In one dimension, Newton's method evaluates $f(x_k)$ and $f′(x_k)$.
$$
x_{k+1} = x_k - \frac{f(x_k)}{f'(x_k)}
$$

The Secant method evaluates $f(x_k)$.
$$
x_{k+1} = x_k - f(x_k) \frac{x_{k} - x_{k-1}}{f(x_k) - f(x_{k-1})}
$$

As a result, the cost-per-iteration of Newton's method is twice as large as the Secant method.

---

> 5.31. Suppose that you are using fixed-point it- eration based on the fixed-point problem $x = g(x)$ to find a solution $x∗$ to a nonlinear equation $f(x) = 0$. Which would be more favorable for the convergence rate: a horizontal tangent of $g$ at $x∗$ or a horizontal tangent of $f$ at $x∗$? Why?

A horizontal tangent of $f$ at $x*$ implies slow convergence.

A horizontal tangent of $g$ at $x*$ implies that $|g'(x)| < 1$ which implies that the solution converges.

As a result, a horizontal tangent of $g$ at $x*$ is more favorable.

---

> 5.33. For what type of function is linear frac- tional interpolation a particularly good choice of zero finder?

Linear fractional interpolation is a better choice than Newton's method or Secant method when the function whose root is sought have a horizontal or vertical asymptote.

---

> 5.35. State at least one method for finding all the zeros of a polynomial, and discuss its advantages and disadvantages.

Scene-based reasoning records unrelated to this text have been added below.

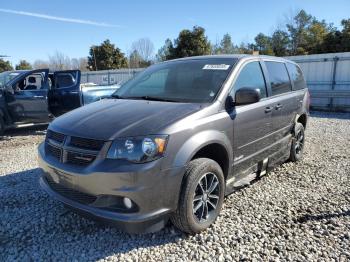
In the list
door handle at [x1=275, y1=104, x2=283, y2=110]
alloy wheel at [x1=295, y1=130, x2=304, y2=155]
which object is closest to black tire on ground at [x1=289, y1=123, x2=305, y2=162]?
alloy wheel at [x1=295, y1=130, x2=304, y2=155]

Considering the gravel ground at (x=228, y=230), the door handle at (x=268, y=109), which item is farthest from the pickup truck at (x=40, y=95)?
the door handle at (x=268, y=109)

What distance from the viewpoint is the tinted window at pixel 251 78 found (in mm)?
3898

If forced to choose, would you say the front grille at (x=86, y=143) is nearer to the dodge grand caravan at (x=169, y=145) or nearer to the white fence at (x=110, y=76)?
the dodge grand caravan at (x=169, y=145)

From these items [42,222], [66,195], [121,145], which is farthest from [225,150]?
[42,222]

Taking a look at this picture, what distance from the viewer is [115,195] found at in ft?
9.22

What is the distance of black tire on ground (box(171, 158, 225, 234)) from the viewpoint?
3.07 m

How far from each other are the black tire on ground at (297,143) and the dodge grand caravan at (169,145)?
109cm

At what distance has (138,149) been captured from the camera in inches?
111

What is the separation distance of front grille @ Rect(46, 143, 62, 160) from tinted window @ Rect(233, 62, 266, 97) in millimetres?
2082

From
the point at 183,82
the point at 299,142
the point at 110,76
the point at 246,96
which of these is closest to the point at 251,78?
the point at 246,96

1. Use Newton's method or Secant method to find a single root $x_1$.
2. Compute the **deflated polynomial** $p(x) = p(x) / (x - x_1)$.
3. Repeat from step 1 using the deflated polynomial.

---

> 5.37. For solving an n-dimensional nonlinear equation, how many scalar function evaluations are required per iteration of Newton’s method?

Newton's method in n-dimensions uses only 1 function evaluation per-iteration, however the Jacobian must also be evaluated at $x_k$ and we must also solve the linear system $J(x_k)^{-1}$.  As a result, Newton's method in n-dimensions is quite costly.
$$
x_{k+1} = x_k - J(x_k)^{-1} f(x_k)  
$$


---

> 5.39. Give two reasons why secant updating methods for solving systems of nonlinear equa- tions are often more efficient than Newton’s method despite converging more slowly.

Secant updating methods (such as Broyden):
1. Evaluate an approximate Jacobian rather than the true Jacobian.
2. Factorize the approximate Jacobian to avoid repeated computation at each iteration.